Why don’t smart money (aka speculators) counter the irrational trend? Because there is no risk-free arbitrage. When positive feedback trading exists, speculators actually prefer to jump on the bandwagon themselves. Eventually, arbitrageurs sell out and help restore fundamentals, but in the near term, they actually inflate the bubble rather than dissolve it.

“The key to success is not to counter the irrational wave of enthusiasm, but rather to ride this wave for a while and sell out much later.”

— George Soros

Similar observations exist during market downturns, for slightly different reasons. Lasse Pedersen proposed an interesting framework that explains how mutually reinforcing market liquidity and funding liquidity lead to the liquidity spiral in a downward trending market.

Similar underlying dynamics of price reactions probably exist for the majority of asset classes; hence momentum is so prevalent everywhere, including the property market.

Pro-cyclical Regulatory Policy

Apart from behavioural reasons, there are also regulatory reasons specific to the Aussie property market. Property is among the most leveraged asset classes. It is crazy to think that an average person is allowed to leverage 400% with a 20% initial deposit, not to mention first home buyers, who are allowed to leverage 1900% with an initial deposit of 5%.

Leverage is highly related to credit, so macro-prudential policies can play an important role in shaping the dynamics in the property market. The Australian Prudential Regulation Authority (APRA) scrapped a fixed 7% serviceability test in 2019 and set basic serviceability assessments for banks to operate with a buffer of at least 3% over the loan interest rate. This is a pro-cyclical policy. In a rate-decreasing environment, asset prices will be inflated naturally. But with the serviceability floor dropping, people are allowed to borrow more, and this boosts property prices further. On the other hand, in a rate-rising environment, lower borrowing capacity would definitely not help struggling property prices. Essentially, this type of pro-cyclical policy has the potential to increase the volatility of property prices and increase the correlation of property prices with macro-economic cycles.

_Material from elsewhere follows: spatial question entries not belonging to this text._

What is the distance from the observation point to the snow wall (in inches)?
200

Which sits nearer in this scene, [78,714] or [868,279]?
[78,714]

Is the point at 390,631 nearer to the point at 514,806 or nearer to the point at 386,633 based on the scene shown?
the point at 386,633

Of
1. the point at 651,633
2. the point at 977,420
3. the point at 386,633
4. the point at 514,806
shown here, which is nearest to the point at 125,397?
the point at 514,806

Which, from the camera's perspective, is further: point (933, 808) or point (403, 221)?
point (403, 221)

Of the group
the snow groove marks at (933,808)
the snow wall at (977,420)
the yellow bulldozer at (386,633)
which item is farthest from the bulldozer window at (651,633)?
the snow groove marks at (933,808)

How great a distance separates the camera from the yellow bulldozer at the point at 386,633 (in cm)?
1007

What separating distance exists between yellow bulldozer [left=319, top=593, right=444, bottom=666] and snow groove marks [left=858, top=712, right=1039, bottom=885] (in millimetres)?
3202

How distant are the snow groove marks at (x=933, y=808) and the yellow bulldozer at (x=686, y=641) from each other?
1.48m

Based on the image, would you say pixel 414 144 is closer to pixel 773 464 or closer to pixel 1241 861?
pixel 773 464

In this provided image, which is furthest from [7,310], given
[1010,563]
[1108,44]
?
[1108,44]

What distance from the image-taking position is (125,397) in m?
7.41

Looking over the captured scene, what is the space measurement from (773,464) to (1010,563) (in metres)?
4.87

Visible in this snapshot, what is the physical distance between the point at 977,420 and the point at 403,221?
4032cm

Even if it has only been a few years since this policy took effect, it could still account for some of what happened from 2019 (rate dropping from 1.5% to 0.1%) to 2023 (rate rising from 0.1% to 3.35% at the time of writing).

Land Value Plus

With the rise of house & land packages in Northwest and Southwest areas, an increasing number of buyers have started to value property prices as the price of the land + the price of the building. Land prices can be found from the Valuer General in the case of New South Wales, and building prices can be reasonably estimated.

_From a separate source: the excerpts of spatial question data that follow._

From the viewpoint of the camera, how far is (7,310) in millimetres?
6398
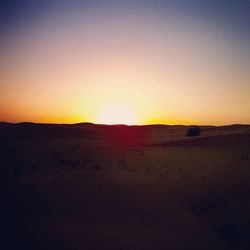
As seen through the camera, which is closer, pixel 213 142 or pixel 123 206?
→ pixel 123 206

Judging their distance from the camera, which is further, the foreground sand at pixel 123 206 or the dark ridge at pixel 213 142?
the dark ridge at pixel 213 142

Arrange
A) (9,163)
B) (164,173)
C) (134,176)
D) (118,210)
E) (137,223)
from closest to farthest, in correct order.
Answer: (137,223) → (118,210) → (134,176) → (164,173) → (9,163)

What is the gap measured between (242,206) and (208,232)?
2.90m

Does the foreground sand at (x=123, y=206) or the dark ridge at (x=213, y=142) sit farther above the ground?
the dark ridge at (x=213, y=142)

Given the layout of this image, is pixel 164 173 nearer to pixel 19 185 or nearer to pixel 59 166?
pixel 59 166

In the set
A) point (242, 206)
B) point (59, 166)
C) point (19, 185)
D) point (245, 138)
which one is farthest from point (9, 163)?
point (245, 138)

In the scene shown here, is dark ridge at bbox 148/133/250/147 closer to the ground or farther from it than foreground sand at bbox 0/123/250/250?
farther from it

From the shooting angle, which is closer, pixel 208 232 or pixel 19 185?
pixel 208 232

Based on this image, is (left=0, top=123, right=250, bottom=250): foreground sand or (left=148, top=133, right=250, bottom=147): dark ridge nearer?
(left=0, top=123, right=250, bottom=250): foreground sand

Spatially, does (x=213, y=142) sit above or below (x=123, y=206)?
above

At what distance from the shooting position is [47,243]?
9562 millimetres

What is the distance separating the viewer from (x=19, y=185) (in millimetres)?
14297

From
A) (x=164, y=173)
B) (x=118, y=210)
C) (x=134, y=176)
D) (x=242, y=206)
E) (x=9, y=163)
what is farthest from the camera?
(x=9, y=163)

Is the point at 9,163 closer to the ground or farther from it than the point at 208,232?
farther from it
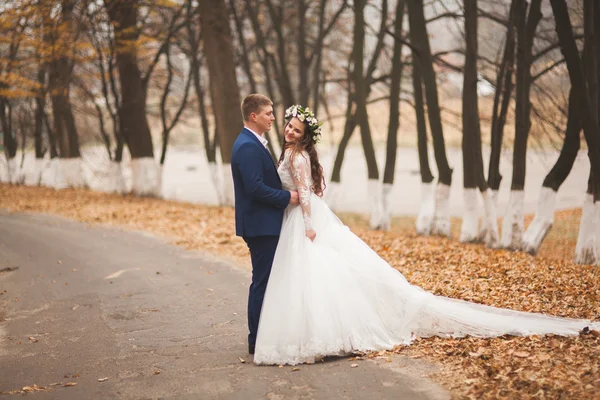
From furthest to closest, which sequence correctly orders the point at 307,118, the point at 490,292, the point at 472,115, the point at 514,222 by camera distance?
the point at 472,115 < the point at 514,222 < the point at 490,292 < the point at 307,118

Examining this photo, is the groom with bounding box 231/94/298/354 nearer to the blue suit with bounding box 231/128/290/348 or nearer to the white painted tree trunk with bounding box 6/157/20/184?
the blue suit with bounding box 231/128/290/348

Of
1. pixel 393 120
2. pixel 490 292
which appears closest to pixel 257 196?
pixel 490 292

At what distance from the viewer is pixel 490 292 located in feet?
23.6

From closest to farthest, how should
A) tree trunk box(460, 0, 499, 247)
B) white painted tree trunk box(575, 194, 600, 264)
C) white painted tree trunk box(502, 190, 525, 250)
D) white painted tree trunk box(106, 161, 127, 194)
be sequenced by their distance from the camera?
1. white painted tree trunk box(575, 194, 600, 264)
2. white painted tree trunk box(502, 190, 525, 250)
3. tree trunk box(460, 0, 499, 247)
4. white painted tree trunk box(106, 161, 127, 194)

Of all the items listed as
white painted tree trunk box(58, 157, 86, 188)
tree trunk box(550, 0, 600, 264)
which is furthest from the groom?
white painted tree trunk box(58, 157, 86, 188)

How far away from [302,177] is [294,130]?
17.1 inches

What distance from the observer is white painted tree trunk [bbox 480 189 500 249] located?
43.8 ft

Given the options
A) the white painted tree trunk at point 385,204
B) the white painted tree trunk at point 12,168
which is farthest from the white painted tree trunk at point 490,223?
the white painted tree trunk at point 12,168

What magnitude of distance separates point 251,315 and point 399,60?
41.8 ft

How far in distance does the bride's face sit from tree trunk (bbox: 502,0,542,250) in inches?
326

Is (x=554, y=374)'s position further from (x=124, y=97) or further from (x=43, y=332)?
(x=124, y=97)

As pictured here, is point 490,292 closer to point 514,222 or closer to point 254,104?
point 254,104

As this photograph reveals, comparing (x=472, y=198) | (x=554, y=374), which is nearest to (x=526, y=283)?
(x=554, y=374)

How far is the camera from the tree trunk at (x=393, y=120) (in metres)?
16.7
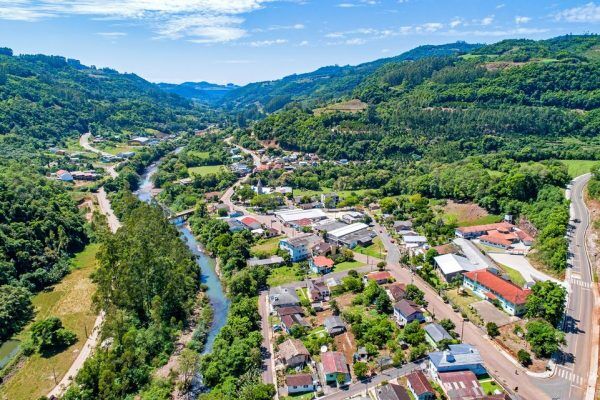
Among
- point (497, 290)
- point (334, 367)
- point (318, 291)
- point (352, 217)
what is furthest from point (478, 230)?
point (334, 367)

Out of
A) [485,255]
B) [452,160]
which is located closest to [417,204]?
[485,255]

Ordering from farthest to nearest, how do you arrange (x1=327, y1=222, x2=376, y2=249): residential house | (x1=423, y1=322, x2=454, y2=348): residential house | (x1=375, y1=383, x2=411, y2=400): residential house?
(x1=327, y1=222, x2=376, y2=249): residential house
(x1=423, y1=322, x2=454, y2=348): residential house
(x1=375, y1=383, x2=411, y2=400): residential house

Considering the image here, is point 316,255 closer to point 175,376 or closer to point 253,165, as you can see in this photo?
point 175,376

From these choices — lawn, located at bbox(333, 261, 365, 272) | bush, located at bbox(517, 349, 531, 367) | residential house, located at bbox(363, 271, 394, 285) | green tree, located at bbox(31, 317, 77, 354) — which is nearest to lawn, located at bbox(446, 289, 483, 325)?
bush, located at bbox(517, 349, 531, 367)

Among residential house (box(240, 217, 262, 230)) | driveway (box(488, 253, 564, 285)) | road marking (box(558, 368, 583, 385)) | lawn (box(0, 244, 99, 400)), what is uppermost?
residential house (box(240, 217, 262, 230))

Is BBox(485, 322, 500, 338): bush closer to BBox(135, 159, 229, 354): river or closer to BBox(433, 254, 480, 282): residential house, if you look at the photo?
BBox(433, 254, 480, 282): residential house

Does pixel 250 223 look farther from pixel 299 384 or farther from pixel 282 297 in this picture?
pixel 299 384

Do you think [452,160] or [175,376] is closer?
[175,376]
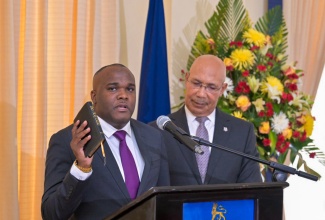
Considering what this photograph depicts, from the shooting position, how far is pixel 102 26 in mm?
5242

It seems like house prices can be estimated much more scientifically than equities, but is it true? Not exactly. Based on the valuation methodology provided, land value is determined by house prices of houses with similar characteristics.

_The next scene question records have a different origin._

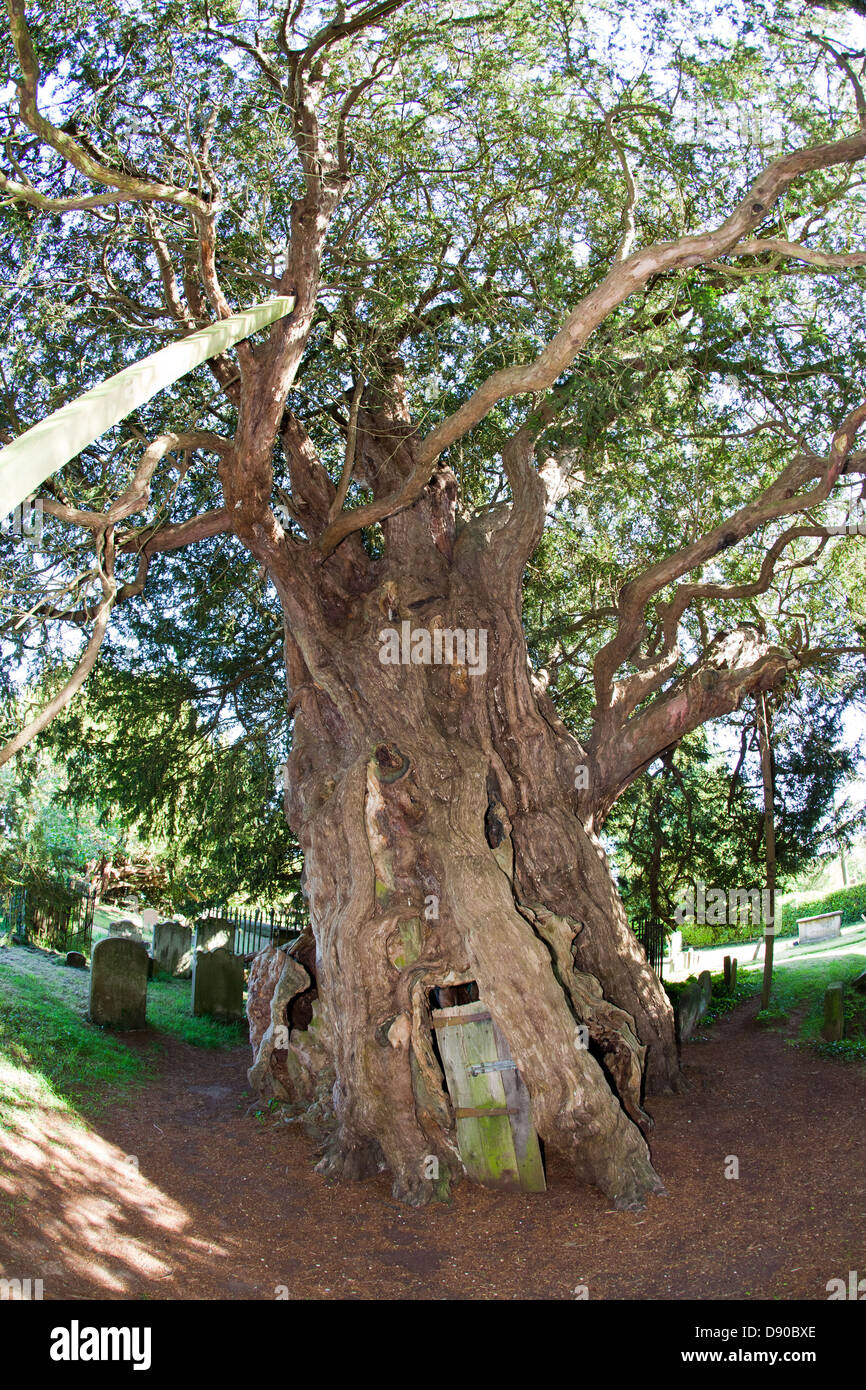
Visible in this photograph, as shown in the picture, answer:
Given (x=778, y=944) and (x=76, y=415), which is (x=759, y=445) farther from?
(x=778, y=944)

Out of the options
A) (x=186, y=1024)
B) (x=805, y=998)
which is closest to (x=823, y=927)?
(x=805, y=998)

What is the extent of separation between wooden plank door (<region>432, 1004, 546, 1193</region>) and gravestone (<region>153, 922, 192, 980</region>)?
9678mm

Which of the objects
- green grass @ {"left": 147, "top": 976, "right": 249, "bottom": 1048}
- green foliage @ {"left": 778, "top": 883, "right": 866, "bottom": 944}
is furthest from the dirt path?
green foliage @ {"left": 778, "top": 883, "right": 866, "bottom": 944}

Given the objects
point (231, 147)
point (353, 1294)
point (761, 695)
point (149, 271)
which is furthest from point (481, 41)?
point (353, 1294)

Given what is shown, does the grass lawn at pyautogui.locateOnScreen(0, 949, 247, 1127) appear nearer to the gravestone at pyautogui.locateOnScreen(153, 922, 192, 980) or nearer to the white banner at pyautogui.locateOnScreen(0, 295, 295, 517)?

Effectively, the land value can be seen as a function of the house value. What we can infer is that if house prices drop or increase this year, land values will drop or increase next year. This relationship is typical auto-correlation. When an insignificant number of people start to use this methodology to price houses, momentum will be the result.

What I want to explore next

In general, the extent of momentum is much less in the public market compared to the property market, due to the fact that transaction costs are relatively low. The high transaction cost of the property market might be a reason why its momentum is strong and has not been largely arbitraged away. Another factor is that each house is unique, so it is not possible for buyers to act promptly even if they want to.

The property market is a fascinating market with a lot of research potential. What I want to look into next are:

  1. Performance of metropolitan houses and regional houses

Metropolitan houses have much lower rental yields compared to regional houses. In the public market, this is similar to carry, value, and/or dividend factors. However, there might be more to it, including liquidity discount or simply mispricing.

  1. Real property return predictability

If we see the relationship between real properties and listed properties the same as private equity and public equity, then technically the listed property price can be a forward-looking indicator for real properties. If the listed property has recovered and the real property is still tanking, is it likely that the bottom is already close for the real property?

  1. Quantifying the option to avoid margin call

Negative equity is when you owe more than what your property is worth. Most of the time, people hold onto the property for the price to recover. Different from the public market, banks don’t generally issue margin calls. If one can hold onto negative equity, time diversification will kick in, and eventually, the returns could be significant due to the highly leveraged nature of property investing. Is there value in the option to avoid margin calls? If we construct a 400% leveraged stock portfolio and can hold onto it without being margin called, does it have better return potential than property investments?

  1. Momentum crash

Is there a natural break-point in the property return momentum, or do breaks tend to be induced by regulators?

These are just a few random thoughts. I am fascinated by the property market because it is probably one of the purest forms of complex systems where co-movements of millions of simple agents create a unique market. The stock market is much harder to model given its speed of evolution and sophistication of some players. My bold assumption is that huge values can be extracted from approaching the property market from the complex system lens. I hope I can get to explore more of it this year.